TRECHO CITADO ▸
Um levantamento estatístico sobre as falas públicas de Lula e Dilma nos primeiros 55 dias de governo de cada um, porém, mostra um Lula menos palavroso e uma Dilma mais loquaz. Da posse até a semana passada, quem falou mais, na comparação direta, foi Dilma. E sua vantagem não pode ser considerada pequena. Em quantidade de palavras, ela falou exatamente 38% a mais que o Lula do início de 2003. Em números absolutos, bateu o antecessor com uma vantagem de 10.684 vocábulos.

Esse tipo de levantamento só pode ser feito com esse grau de precisão porque a Secretaria de Imprensa da Presidência divulga em seu site as transcrições de todas as intervenções públicas do ocupante do cargo máximo da nação desde o dia 1º de janeiro de 2003, data da posse de Lula. A conta que hoje dá vantagem a Dilma leva em consideração os discursos lidos e improvisados, pronunciamentos em rede de TV, entrevistas concedidas à imprensa e ao programa de rádio Café com o presidente, agora rebatizado como Café com a presidenta.

Entre a posse e o dia 24 de fevereiro de 2003, Lula fez 17 discursos, deu apenas uma entrevista (uma rápida coletiva ao lado do então presidente da França, Jacques Chirac) e não participou de nenhum programa oficial de rádio (o Café com o presidente só foi criado no fim de 2003). No intervalo equivalente, Dilma fez 16 discursos, mas concedeu seis entrevistas e participou de três Cafés com a presidenta. Mesmo sem os programas de rádio, ela continuaria na frente de Lula, com 8.750 palavras de vantagem.

Se Dilma fala mais que Lula, como surgiu a impressão de uma presidenta calada no Planalto? Para o cientista político Rui Tavares Maluf, professor da Fundação Escola de Sociologia e Política de São Paulo, a quem foram apresentados os resultados desse levantamento, a explicação pode estar no conteúdo das falas de cada um. “É possível que a retórica do Lula tenha muito mais impacto midiático que a retórica da Dilma”, diz. “É surpreendente notar que ela discursou mais, mas repare que ela não dá declarações polêmicas, não faz provocações.”

SEÇÃO DE DADOS ▸

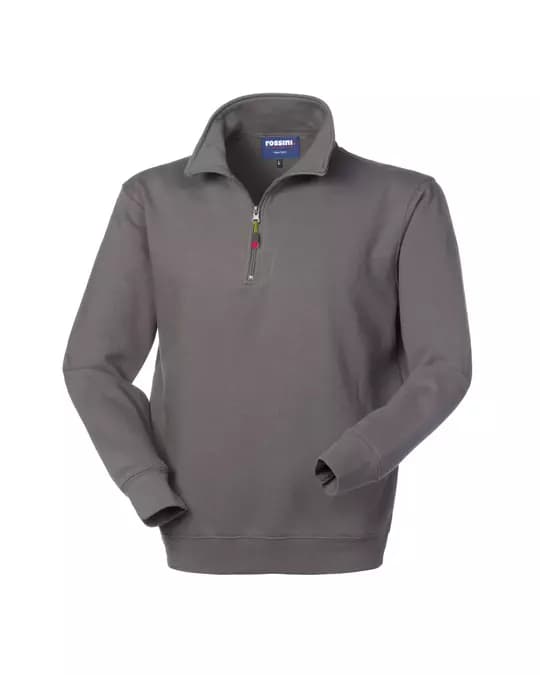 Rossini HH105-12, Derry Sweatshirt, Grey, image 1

--

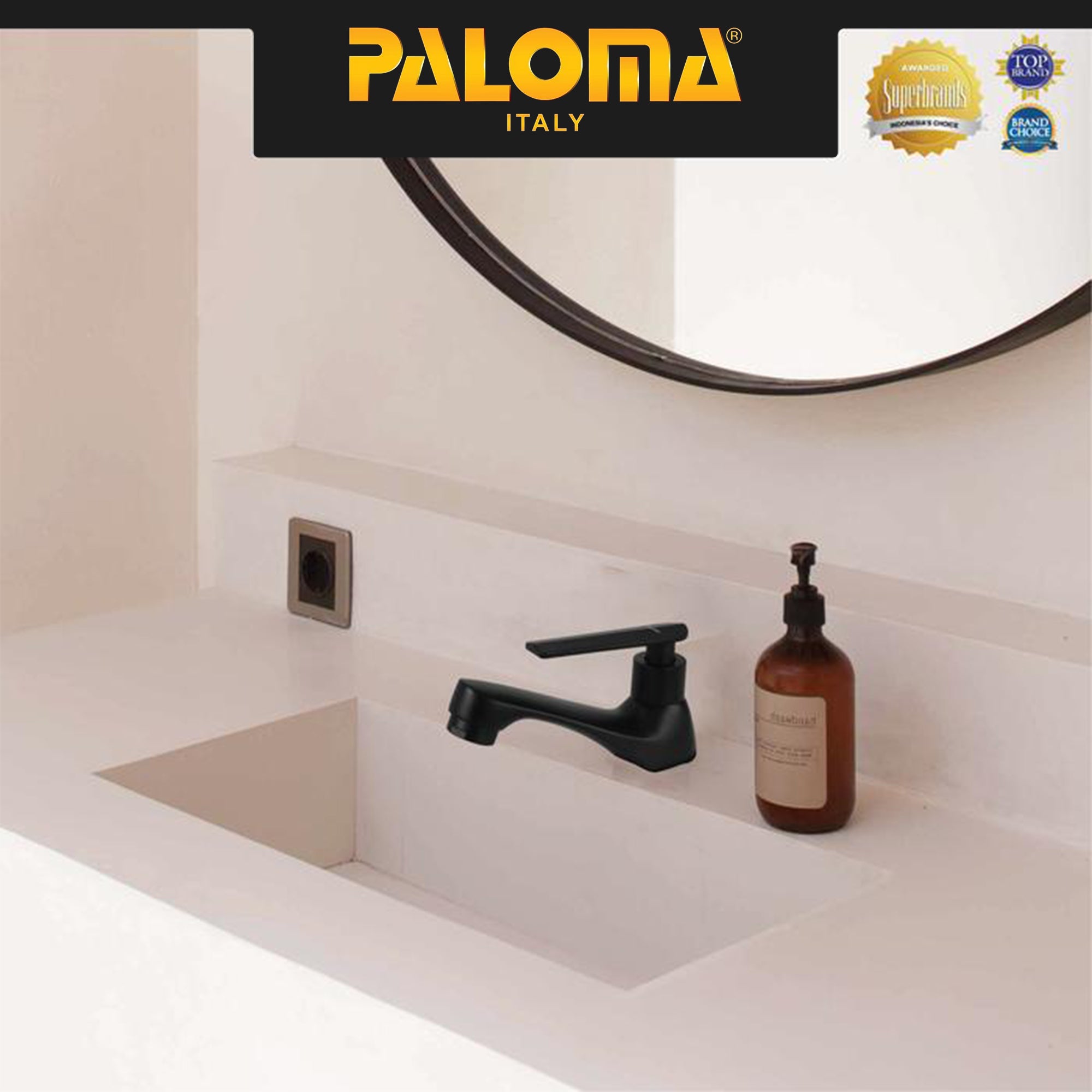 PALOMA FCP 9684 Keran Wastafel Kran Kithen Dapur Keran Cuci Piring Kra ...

* * *

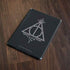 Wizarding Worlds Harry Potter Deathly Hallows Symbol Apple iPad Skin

EXERCÍCIOS PROPOSTOS ▸
(a) Responda com base no trecho sobre as falas de Lula e Dilma:
(i) Em quantidade de palavras, quantos por cento a mais Dilma falou que Lula?
(ii) Que órgão divulga no próprio site as transcrições das falas públicas do presidente?
(iii) Quantos discursos Dilma fez no intervalo comparado?
(b) Transcreva, sem nenhuma alteração, a parte do trecho sobre as falas de Lula e Dilma que começa nas palavras "Um levantamento estatístico" e termina depois de "de 10.684 vocábulos.".

RESPOSTAS DOS EXERCÍCIOS ▸
(a)
(i) 38%.
(ii) A Secretaria de Imprensa da Presidência.
(iii) 16 discursos.

(b)
Um levantamento estatístico sobre as falas públicas de Lula e Dilma nos primeiros 55 dias de governo de cada um, porém, mostra um Lula menos palavroso e uma Dilma mais loquaz. Da posse até a semana passada, quem falou mais, na comparação direta, foi Dilma. E sua vantagem não pode ser considerada pequena. Em quantidade de palavras, ela falou exatamente 38% a mais que o Lula do início de 2003. Em números absolutos, bateu o antecessor com uma vantagem de 10.684 vocábulos.